AIM OF THE EXERCISE: Every record, from the first line to the last, needs to be given again exactly.

DATA SHOWN:

--- --- ---

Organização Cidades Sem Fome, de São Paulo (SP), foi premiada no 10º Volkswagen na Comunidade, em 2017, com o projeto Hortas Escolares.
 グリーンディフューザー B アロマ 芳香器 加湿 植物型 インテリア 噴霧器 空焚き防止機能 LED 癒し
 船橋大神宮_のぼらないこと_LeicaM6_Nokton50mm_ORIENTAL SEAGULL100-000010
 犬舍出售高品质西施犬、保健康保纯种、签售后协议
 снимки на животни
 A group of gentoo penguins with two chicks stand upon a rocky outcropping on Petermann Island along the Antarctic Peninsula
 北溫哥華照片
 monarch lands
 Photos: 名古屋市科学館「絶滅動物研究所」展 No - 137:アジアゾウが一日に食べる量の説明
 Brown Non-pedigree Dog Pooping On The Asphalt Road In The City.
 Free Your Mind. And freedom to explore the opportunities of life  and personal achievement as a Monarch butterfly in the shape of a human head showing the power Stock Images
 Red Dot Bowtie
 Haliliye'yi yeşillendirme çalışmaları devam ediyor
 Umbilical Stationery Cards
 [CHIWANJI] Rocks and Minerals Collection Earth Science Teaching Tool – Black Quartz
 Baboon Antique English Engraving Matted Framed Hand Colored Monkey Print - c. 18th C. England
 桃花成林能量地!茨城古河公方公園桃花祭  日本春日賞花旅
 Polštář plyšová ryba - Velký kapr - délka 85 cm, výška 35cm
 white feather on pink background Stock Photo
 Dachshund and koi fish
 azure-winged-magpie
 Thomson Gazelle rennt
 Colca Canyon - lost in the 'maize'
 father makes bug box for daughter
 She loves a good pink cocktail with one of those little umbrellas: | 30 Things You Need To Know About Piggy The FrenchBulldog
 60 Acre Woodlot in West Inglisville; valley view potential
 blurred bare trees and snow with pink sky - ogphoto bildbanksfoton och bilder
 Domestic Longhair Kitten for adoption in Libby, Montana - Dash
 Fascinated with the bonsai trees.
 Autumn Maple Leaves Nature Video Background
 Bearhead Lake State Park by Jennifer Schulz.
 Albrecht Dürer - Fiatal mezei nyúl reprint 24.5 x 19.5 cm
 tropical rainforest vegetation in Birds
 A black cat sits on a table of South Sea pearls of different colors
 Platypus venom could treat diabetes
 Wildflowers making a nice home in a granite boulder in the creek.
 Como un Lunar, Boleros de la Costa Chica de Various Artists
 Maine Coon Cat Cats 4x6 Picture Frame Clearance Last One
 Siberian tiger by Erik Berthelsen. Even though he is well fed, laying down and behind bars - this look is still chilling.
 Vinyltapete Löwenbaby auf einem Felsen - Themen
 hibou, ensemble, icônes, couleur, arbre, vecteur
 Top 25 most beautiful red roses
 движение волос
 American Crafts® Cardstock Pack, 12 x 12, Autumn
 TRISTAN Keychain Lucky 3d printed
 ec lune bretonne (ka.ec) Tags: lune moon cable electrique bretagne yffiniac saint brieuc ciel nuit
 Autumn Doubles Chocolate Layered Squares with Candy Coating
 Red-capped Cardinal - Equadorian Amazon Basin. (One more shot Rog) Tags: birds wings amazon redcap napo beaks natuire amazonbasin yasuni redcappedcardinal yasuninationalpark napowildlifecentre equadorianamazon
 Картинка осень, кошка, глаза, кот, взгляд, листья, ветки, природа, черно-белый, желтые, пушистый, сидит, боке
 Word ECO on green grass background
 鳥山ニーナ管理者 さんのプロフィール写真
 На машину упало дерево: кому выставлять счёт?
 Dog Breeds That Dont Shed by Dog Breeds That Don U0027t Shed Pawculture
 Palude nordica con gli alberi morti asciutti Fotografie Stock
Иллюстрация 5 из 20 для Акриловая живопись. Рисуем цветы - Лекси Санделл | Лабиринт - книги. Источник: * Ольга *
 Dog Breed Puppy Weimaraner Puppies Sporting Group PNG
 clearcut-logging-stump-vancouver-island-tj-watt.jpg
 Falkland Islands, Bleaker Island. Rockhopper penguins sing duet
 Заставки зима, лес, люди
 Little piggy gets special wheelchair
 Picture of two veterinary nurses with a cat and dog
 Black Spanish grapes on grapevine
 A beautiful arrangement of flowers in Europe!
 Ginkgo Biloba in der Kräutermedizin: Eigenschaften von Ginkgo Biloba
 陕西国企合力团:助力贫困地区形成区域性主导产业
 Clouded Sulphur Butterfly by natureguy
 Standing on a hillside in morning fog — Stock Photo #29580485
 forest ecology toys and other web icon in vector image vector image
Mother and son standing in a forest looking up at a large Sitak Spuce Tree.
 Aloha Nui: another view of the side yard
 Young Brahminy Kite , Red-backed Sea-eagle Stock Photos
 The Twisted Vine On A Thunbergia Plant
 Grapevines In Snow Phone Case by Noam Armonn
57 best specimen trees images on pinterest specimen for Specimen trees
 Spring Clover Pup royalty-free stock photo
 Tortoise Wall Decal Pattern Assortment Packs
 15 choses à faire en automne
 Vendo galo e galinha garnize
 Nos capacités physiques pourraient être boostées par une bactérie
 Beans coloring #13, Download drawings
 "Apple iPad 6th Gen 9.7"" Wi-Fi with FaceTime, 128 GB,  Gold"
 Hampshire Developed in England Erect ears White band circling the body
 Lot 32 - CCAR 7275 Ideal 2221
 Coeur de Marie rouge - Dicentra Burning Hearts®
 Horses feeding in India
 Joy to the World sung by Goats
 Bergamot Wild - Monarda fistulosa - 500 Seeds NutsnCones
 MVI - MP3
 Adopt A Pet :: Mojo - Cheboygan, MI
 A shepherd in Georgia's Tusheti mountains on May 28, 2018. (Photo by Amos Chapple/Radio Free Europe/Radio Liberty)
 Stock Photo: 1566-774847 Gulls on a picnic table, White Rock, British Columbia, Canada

--- --- ---

COMPLETED TASK:
Organização Cidades Sem Fome, de São Paulo (SP), foi premiada no 10º Volkswagen na Comunidade, em 2017, com o projeto Hortas Escolares.
 グリーンディフューザー B アロマ 芳香器 加湿 植物型 インテリア 噴霧器 空焚き防止機能 LED 癒し
 船橋大神宮_のぼらないこと_LeicaM6_Nokton50mm_ORIENTAL SEAGULL100-000010
 犬舍出售高品质西施犬、保健康保纯种、签售后协议
 снимки на животни
 A group of gentoo penguins with two chicks stand upon a rocky outcropping on Petermann Island along the Antarctic Peninsula
 北溫哥華照片
 monarch lands
 Photos: 名古屋市科学館「絶滅動物研究所」展 No - 137:アジアゾウが一日に食べる量の説明
 Brown Non-pedigree Dog Pooping On The Asphalt Road In The City.
 Free Your Mind. And freedom to explore the opportunities of life  and personal achievement as a Monarch butterfly in the shape of a human head showing the power Stock Images
 Red Dot Bowtie
 Haliliye'yi yeşillendirme çalışmaları devam ediyor
 Umbilical Stationery Cards
 [CHIWANJI] Rocks and Minerals Collection Earth Science Teaching Tool – Black Quartz
 Baboon Antique English Engraving Matted Framed Hand Colored Monkey Print - c. 18th C. England
 桃花成林能量地!茨城古河公方公園桃花祭  日本春日賞花旅
 Polštář plyšová ryba - Velký kapr - délka 85 cm, výška 35cm
 white feather on pink background Stock Photo
 Dachshund and koi fish
 azure-winged-magpie
 Thomson Gazelle rennt
 Colca Canyon - lost in the 'maize'
 father makes bug box for daughter
 She loves a good pink cocktail with one of those little umbrellas: | 30 Things You Need To Know About Piggy The FrenchBulldog
 60 Acre Woodlot in West Inglisville; valley view potential
 blurred bare trees and snow with pink sky - ogphoto bildbanksfoton och bilder
 Domestic Longhair Kitten for adoption in Libby, Montana - Dash
 Fascinated with the bonsai trees.
 Autumn Maple Leaves Nature Video Background
 Bearhead Lake State Park by Jennifer Schulz.
 Albrecht Dürer - Fiatal mezei nyúl reprint 24.5 x 19.5 cm
 tropical rainforest vegetation in Birds
 A black cat sits on a table of South Sea pearls of different colors
 Platypus venom could treat diabetes
 Wildflowers making a nice home in a granite boulder in the creek.
 Como un Lunar, Boleros de la Costa Chica de Various Artists
 Maine Coon Cat Cats 4x6 Picture Frame Clearance Last One
 Siberian tiger by Erik Berthelsen. Even though he is well fed, laying down and behind bars - this look is still chilling.
 Vinyltapete Löwenbaby auf einem Felsen - Themen
 hibou, ensemble, icônes, couleur, arbre, vecteur
 Top 25 most beautiful red roses
 движение волос
 American Crafts® Cardstock Pack, 12 x 12, Autumn
 TRISTAN Keychain Lucky 3d printed
 ec lune bretonne (ka.ec) Tags: lune moon cable electrique bretagne yffiniac saint brieuc ciel nuit
 Autumn Doubles Chocolate Layered Squares with Candy Coating
 Red-capped Cardinal - Equadorian Amazon Basin. (One more shot Rog) Tags: birds wings amazon redcap napo beaks natuire amazonbasin yasuni redcappedcardinal yasuninationalpark napowildlifecentre equadorianamazon
 Картинка осень, кошка, глаза, кот, взгляд, листья, ветки, природа, черно-белый, желтые, пушистый, сидит, боке
 Word ECO on green grass background
 鳥山ニーナ管理者 さんのプロフィール写真
 На машину упало дерево: кому выставлять счёт?
 Dog Breeds That Dont Shed by Dog Breeds That Don U0027t Shed Pawculture
 Palude nordica con gli alberi morti asciutti Fotografie Stock
Иллюстрация 5 из 20 для Акриловая живопись. Рисуем цветы - Лекси Санделл | Лабиринт - книги. Источник: * Ольга *
 Dog Breed Puppy Weimaraner Puppies Sporting Group PNG
 clearcut-logging-stump-vancouver-island-tj-watt.jpg
 Falkland Islands, Bleaker Island. Rockhopper penguins sing duet
 Заставки зима, лес, люди
 Little piggy gets special wheelchair
 Picture of two veterinary nurses with a cat and dog
 Black Spanish grapes on grapevine
 A beautiful arrangement of flowers in Europe!
 Ginkgo Biloba in der Kräutermedizin: Eigenschaften von Ginkgo Biloba
 陕西国企合力团:助力贫困地区形成区域性主导产业
 Clouded Sulphur Butterfly by natureguy
 Standing on a hillside in morning fog — Stock Photo #29580485
 forest ecology toys and other web icon in vector image vector image
Mother and son standing in a forest looking up at a large Sitak Spuce Tree.
 Aloha Nui: another view of the side yard
 Young Brahminy Kite , Red-backed Sea-eagle Stock Photos
 The Twisted Vine On A Thunbergia Plant
 Grapevines In Snow Phone Case by Noam Armonn
57 best specimen trees images on pinterest specimen for Specimen trees
 Spring Clover Pup royalty-free stock photo
 Tortoise Wall Decal Pattern Assortment Packs
 15 choses à faire en automne
 Vendo galo e galinha garnize
 Nos capacités physiques pourraient être boostées par une bactérie
 Beans coloring #13, Download drawings
 "Apple iPad 6th Gen 9.7"" Wi-Fi with FaceTime, 128 GB,  Gold"
 Hampshire Developed in England Erect ears White band circling the body
 Lot 32 - CCAR 7275 Ideal 2221
 Coeur de Marie rouge - Dicentra Burning Hearts®
 Horses feeding in India
 Joy to the World sung by Goats
 Bergamot Wild - Monarda fistulosa - 500 Seeds NutsnCones
 MVI - MP3
 Adopt A Pet :: Mojo - Cheboygan, MI
 A shepherd in Georgia's Tusheti mountains on May 28, 2018. (Photo by Amos Chapple/Radio Free Europe/Radio Liberty)
 Stock Photo: 1566-774847 Gulls on a picnic table, White Rock, British Columbia, Canada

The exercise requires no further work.